> _Task_:
Please print the entries below exactly, from the line with "input typography__copyText js-validate-password-1" through the line with "<span>Mot de passe</span>", including both of those lines and leaving out all others.

START Extracted records

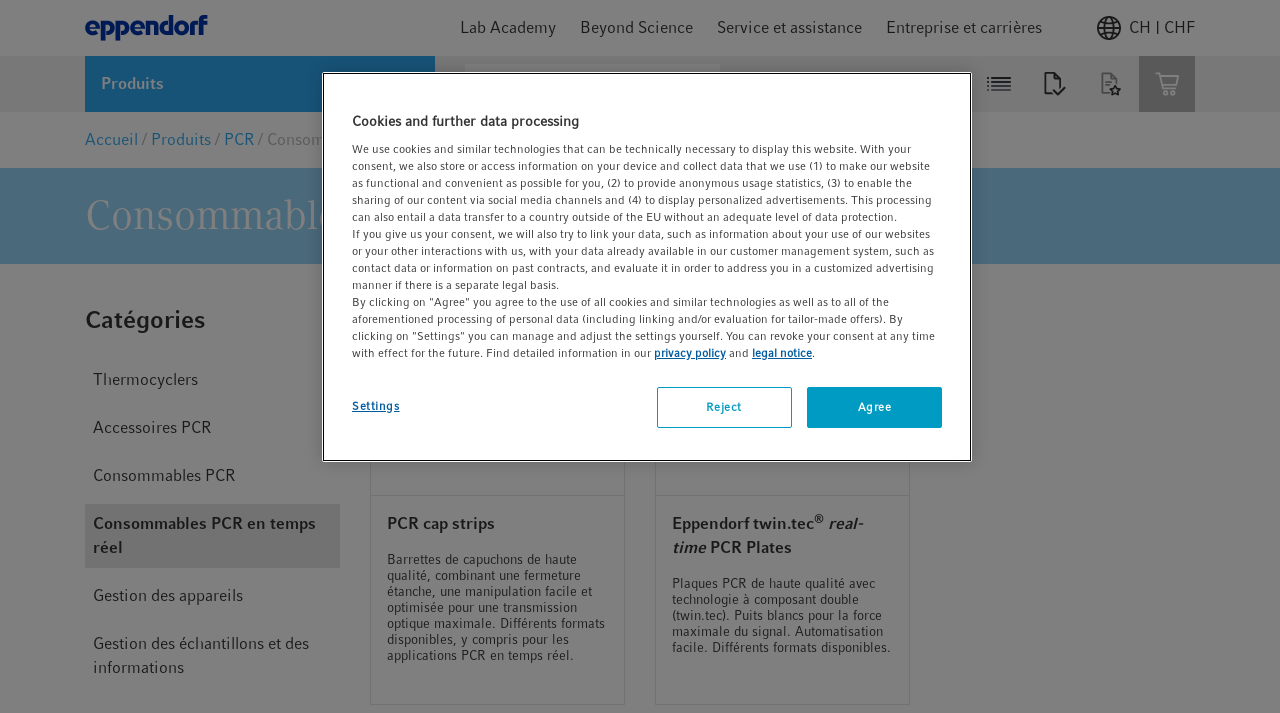

--- FILE ---
content_type: text/html;charset=UTF-8
request_url: https://www.eppendorf.com/ch-fr/login/loginOverlay
body_size: 910
content:
<div v-popover="{ buttonSelector: '.icon' , placement: 'bottom-end'}"
     class="header-icon header-login-logout">
    <div class="d-flex align-items-center justify-content-center icon gtm-header-icon-login">
                <div class="pr-2 d-flex">
                    <svg>
                        <use xlink:href="/_ui/responsive/common/febundle/svg-sprite/sprite.svg#icon_person"></use>
                    </svg>
                </div>
                <p>myEppendorf</p>
            </div>
            








<div class="login-overlay popover-wrapper hidden">
    <div class="login-overlay__header">
        <span class="headline__3 typography__flags --boldFa">
            Se connecter
        </span>
        <div class="js-close-popup icon icon__flags --small">
            <svg>
                <use xlink:href="/_ui/responsive/common/febundle/svg-sprite/sprite.svg#icon_close"></use>
            </svg>
        </div>
    </div>

    <form id="loginForm" class="sign-in__form" action="/ch-fr/j_spring_security_check" method="post">
        <div class="form-field "
        
            v-validate.data="{
            
            messages: { success:'',error: 'Veuillez utiliser une adresse e-mail professionnelle' }
            }"
        

>
    <input id="j_username" name="j_username" class="js-validate-input input typography__copyText  " title="Votre adresse e-mail professionnelle" name="j_username" placeholder="Votre adresse e-mail professionnelle" type="email" required="required" value="" maxlength="100"/><label class="label typography__caption  typography__flags --boldFa"
                       for=j_username>
                    <span>Adresse e-mail</span>
                    <span class="typography__flags --error">
                           &ast;
                        </span>
                    </label>
            <span class="input-caption typography__badge"></span>
                <div class="form-icons">
            <div class="form-icon--success icon icon__flags --small">
                <svg>
                    <use xlink:href="/_ui/responsive/common/febundle/svg-sprite/sprite.svg#icon_checkmark"></use>
                </svg>
            </div>

            <div class="form-icon--error icon icon__flags --small">
                <svg>
                    <use xlink:href="/_ui/responsive/common/febundle/svg-sprite/sprite.svg#icon_close"></use>
                </svg>
            </div>
        </div>
    </div>

        <div class="form-field "
        
            v-validate.data="{
            password: {capsLockMessage: 'Attention : La touche Majuscule est activée.'},
            messages: { success:'',error: 'Veuillez saisir un mot de passe valide.' }
            }"
        

>
    <input id="login.password" name="j_password" class="js-validate-input input typography__copyText js-validate-password-1 input typography__copyText " title="Mot de passe" v-toggle-password="true" name="j_password" pattern=".{8,}" placeholder="Mot de passe" type="password" required="required" value="" maxlength="100"/><label class="label typography__caption  typography__flags --boldFa"
                       for=login.password>
                    <span>Mot de passe</span>
                    <span class="typography__flags --error">
                           &ast;
                        </span>
                    </label>
            <span class="input-caption typography__badge"></span>
                <div class="js-toggle-password input-password-toggle typography__caption_light">
            <span class="js-password-show input-password-toggle-text">
                Afficher</span>
            <span class="js-password-hide input-password-toggle-text hidden">
                Masquer</span>
        </div>
    </div>


        <input type="hidden" name="translations-validation-error">

        <div class="sign-in__wrapper d-flex justify-content-between mt-3">
            <a href="#" data-link="/ch-fr/login/pw/request"
               class="sign-in__forgot-password typography__link js-password-forgotten gtm-text-link-login-forgot-password"
               data-cbox-title="Réinitialiser le mot de passe">
                Vous avez oublié votre mot de passe ?
            </a>
            <button id="loginOverlayLoginButton"
                    class="sign-in__login button__primary button__flags --small gtm-header-icon-login-button-login-loginOverlayLoginButton"
                    type="submit">
                Se connecter
            </button>
        </div>
        <a id="loginOverlaySignupButton" href="/ch-fr/login"
           class="button__secondary button__flags --small gtm-header-icon-login-button-sign-up-loginOverlaySignupButton">
            S’inscrire maintenant
        </a>
    <div>
<input type="hidden" name="CSRFToken" value="ac5e954e-7bd2-4fe2-b397-f3cfa289afe4" />
</div></form>
</div></div>

--- FILE ---
content_type: text/javascript;charset=UTF-8
request_url: https://www.eppendorf.com/_ui/responsive/common/febundle/js/modern/chunks/default~add-to-list-dialog~attachments~bw-position~create-list-cart-page~filter-toggle~general-infor~e1265e31.js
body_size: 384
content:
(window.webpackJsonp=window.webpackJsonp||[]).push([[0],{530:function(r,t,n){var o=n(63);r.exports=function(r,t,n){if(o(r),void 0===t)return r;switch(n){case 0:return function(){return r.call(t)};case 1:return function(n){return r.call(t,n)};case 2:return function(n,o){return r.call(t,n,o)};case 3:return function(n,o,e){return r.call(t,n,o,e)}}return function(){return r.apply(t,arguments)}}},532:function(r,t,n){var o=n(555),e=n(67),u=n(17)("iterator");r.exports=function(r){if(null!=r)return r[u]||r["@@iterator"]||e[o(r)]}},534:function(r,t,n){var o=n(16),e=n(532);r.exports=function(r){var t=e(r);if("function"!=typeof t)throw TypeError(String(r)+" is not iterable");return o(t.call(r))}},553:function(r,t,n){var o=n(16);r.exports=function(r,t,n,e){try{return e?t(o(n)[0],n[1]):t(n)}catch(t){var u=r.return;throw void 0!==u&&o(u.call(r)),t}}},554:function(r,t,n){var o=n(17),e=n(67),u=o("iterator"),c=Array.prototype;r.exports=function(r){return void 0!==r&&(e.Array===r||c[u]===r)}},555:function(r,t,n){var o=n(714),e=n(70),u=n(17)("toStringTag"),c="Arguments"==e(function(){return arguments}());r.exports=o?e:function(r){var t,n,o;return void 0===r?"Undefined":null===r?"Null":"string"==typeof(n=function(r,t){try{return r[t]}catch(r){}}(t=Object(r),u))?n:c?e(t):"Object"==(o=e(t))&&"function"==typeof t.callee?"Arguments":o}},714:function(r,t,n){var o={};o[n(17)("toStringTag")]="z",r.exports="[object z]"===String(o)}}]);

--- FILE ---
content_type: text/javascript;charset=UTF-8
request_url: https://www.eppendorf.com/_ui/responsive/common/febundle/js/modern/chunks/spin-element.js
body_size: 265
content:
(window.webpackJsonp=window.webpackJsonp||[]).push([[6],{700:function(n,e,i){"use strict";i.r(e),i.d(e,"default",(function(){return r}));i(22);var s=i(111);const t={lines:10,length:0,width:17,radius:31,scale:.35,corners:1,color:"#2ea8ef",fadeColor:"transparent",speed:.8,rotate:51,animation:"spinner-line-fade-quick",direction:1,zIndex:2e9,position:"static",className:"spinner",shadow:"0 0 1px transparent"};function a(n,e,i){return e in n?Object.defineProperty(n,e,{value:i,enumerable:!0,configurable:!0,writable:!0}):n[e]=i,n}class r{constructor(n,e){a(this,"nodes",{}),a(this,"classes",{}),this.nodes.container=n,e&&(Array.isArray(e)?this.nodes.container.classList.add(...e):this.nodes.container.classList.add(e)),this.initSpinnerOnContainer()}initSpinnerOnContainer(){new s.a(t).spin(this.nodes.container)}}}}]);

END Extracted records

> _Output of the task_:
    <input id="login.password" name="j_password" class="js-validate-input input typography__copyText js-validate-password-1 input typography__copyText " title="Mot de passe" v-toggle-password="true" name="j_password" pattern=".{8,}" placeholder="Mot de passe" type="password" required="required" value="" maxlength="100"/><label class="label typography__caption  typography__flags --boldFa"
                       for=login.password>
                    <span>Mot de passe</span>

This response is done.